Face masks, such as surgical face masks, are worn by health care professionals to protect patients and wearers. Such masks can catch bacteria and viral particles shed from the wearer's mouth and nose. However, such masks are generally loose fitting with the wearer's exhalation gases flowing around the perimeter of the face mask, typically at the lower edges of the cheeks and around the chin of the wearer. Accordingly, concerns have arisen as to the effectiveness of such face masks in protecting patients (Edmiston C E Jr, et al. “Molecular epidemiology of microbial contamination in the operating room environment: Is there a risk for infection?” Surgery. (2005) 138:573-9, 579-82; and Lipp A, et al., “Disposable surgical face masks: a systematic review.” Can Oper Room Nurs J. 2005 23:20-1, 24-5, 33-8; each of which is incorporated herein by reference in its entirety). In addition, such face masks may be ineffective at protecting the wearer from hazards such as surgical smoke (Alp E. et al., “Surgical smoke and infection control.” Journal of Hospital Infection (2003) 62:1-5; Biggins J. et al., “The hazards of surgical smoke.

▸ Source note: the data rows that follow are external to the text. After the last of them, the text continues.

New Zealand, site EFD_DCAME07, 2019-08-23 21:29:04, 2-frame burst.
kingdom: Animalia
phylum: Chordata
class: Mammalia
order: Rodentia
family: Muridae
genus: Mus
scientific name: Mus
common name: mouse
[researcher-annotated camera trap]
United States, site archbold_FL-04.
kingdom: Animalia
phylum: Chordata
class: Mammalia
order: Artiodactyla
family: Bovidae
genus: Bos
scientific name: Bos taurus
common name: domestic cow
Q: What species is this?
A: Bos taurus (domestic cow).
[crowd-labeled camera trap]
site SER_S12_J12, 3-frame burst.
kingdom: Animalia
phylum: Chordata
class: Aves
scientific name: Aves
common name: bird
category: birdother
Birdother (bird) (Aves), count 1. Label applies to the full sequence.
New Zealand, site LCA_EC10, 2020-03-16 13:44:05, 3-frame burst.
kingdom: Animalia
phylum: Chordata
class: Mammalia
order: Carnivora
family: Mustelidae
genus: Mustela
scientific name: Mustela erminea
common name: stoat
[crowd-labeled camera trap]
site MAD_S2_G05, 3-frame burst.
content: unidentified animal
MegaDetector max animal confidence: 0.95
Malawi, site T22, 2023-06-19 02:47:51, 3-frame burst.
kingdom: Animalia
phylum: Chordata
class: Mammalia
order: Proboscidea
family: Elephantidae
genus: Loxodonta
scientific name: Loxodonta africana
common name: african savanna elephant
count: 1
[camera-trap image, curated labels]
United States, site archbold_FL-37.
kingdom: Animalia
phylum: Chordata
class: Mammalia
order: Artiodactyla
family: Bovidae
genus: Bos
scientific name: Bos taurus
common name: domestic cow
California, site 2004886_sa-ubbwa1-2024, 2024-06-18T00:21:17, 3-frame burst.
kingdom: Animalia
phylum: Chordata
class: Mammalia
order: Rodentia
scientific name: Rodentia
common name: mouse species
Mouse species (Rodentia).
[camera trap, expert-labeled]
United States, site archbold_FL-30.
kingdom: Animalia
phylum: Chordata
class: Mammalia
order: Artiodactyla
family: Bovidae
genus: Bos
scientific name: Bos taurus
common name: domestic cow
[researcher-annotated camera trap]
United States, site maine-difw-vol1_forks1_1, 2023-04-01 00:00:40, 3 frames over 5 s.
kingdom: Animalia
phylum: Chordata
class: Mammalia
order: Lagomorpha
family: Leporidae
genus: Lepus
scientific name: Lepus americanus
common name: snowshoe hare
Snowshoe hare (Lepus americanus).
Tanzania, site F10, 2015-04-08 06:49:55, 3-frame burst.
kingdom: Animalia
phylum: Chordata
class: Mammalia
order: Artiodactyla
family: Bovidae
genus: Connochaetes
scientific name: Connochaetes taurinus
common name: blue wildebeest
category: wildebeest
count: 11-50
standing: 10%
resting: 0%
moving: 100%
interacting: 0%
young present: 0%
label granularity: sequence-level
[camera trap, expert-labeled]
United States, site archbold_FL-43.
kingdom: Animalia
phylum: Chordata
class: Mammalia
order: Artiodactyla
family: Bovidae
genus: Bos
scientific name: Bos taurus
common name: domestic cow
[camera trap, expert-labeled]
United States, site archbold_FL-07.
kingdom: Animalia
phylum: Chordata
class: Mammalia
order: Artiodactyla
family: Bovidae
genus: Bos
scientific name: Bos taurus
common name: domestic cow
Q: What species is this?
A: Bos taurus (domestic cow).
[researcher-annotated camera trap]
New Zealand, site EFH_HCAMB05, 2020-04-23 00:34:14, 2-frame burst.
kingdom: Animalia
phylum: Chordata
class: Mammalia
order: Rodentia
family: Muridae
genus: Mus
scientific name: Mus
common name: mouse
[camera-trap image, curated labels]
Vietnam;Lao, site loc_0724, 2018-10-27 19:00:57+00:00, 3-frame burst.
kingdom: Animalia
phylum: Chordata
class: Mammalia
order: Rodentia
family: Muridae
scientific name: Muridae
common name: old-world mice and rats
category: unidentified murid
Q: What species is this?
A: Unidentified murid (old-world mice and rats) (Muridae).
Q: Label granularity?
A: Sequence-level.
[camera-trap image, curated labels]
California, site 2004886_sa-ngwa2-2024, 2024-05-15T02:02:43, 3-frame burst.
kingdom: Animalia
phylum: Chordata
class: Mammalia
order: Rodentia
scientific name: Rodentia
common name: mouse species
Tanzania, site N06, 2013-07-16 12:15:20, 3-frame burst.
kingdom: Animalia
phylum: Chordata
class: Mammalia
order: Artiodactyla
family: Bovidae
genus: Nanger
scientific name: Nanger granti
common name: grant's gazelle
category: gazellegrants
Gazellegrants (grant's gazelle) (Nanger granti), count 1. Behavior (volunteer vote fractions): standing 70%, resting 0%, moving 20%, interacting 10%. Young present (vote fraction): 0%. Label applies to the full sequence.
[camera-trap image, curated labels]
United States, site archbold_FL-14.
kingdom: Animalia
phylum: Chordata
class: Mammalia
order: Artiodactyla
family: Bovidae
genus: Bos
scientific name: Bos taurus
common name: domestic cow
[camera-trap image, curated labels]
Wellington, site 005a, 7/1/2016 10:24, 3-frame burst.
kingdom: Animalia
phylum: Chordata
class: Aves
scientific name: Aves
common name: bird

Not to be sniffed at!” Br J Perioper Nurs. (2002) 12:136-8, 141-3; each of which is incorporated herein by reference in its entirety).
The human face presents a challenge for forming a seal between a face mask and the user's face. The human face is deeply contoured; moreover, the size and proportion of these contours vary widely between human faces.
Attempts have been made to better seal the perimeter of face masks. For example, U.S. Pat. No. 4,319,567 describes a thicker perimeter in the nasal bridge and lateral cheek areas, and U.S. Pat. No. 4,807,619 describes multiple layers of fibrous filter material allowing for greater facial conformity. Typically, face masks include a plastically deformable strip of metal or other material, to allow the user to customize the shape of the portion of the periphery of the mask that extends across the bridge of the nose. After loosely fitting the mask over the face, a user can plastically deform this member so as to help the mask maintain a close fit across the bridge of the nose.
Some face masks have incorporated a non-filtered exhalation valve. Such a design feature may allow exhaled gases to bypass the filter body due to less flow resistance, thereby providing greater comfort and less vapor-induced fogging. Examples of such devices include U.S. Pat. Nos. 7,188,622, 4,873,972, and 5,509,436; each of which is incorporated herein by reference in its entirety. However, none of these designs are applicable to the operating room environment, since the exhaled products are not filtered. In some embodiments herein, the teachings and apparatuses of the incorporated patents and articles may be specifically excluded.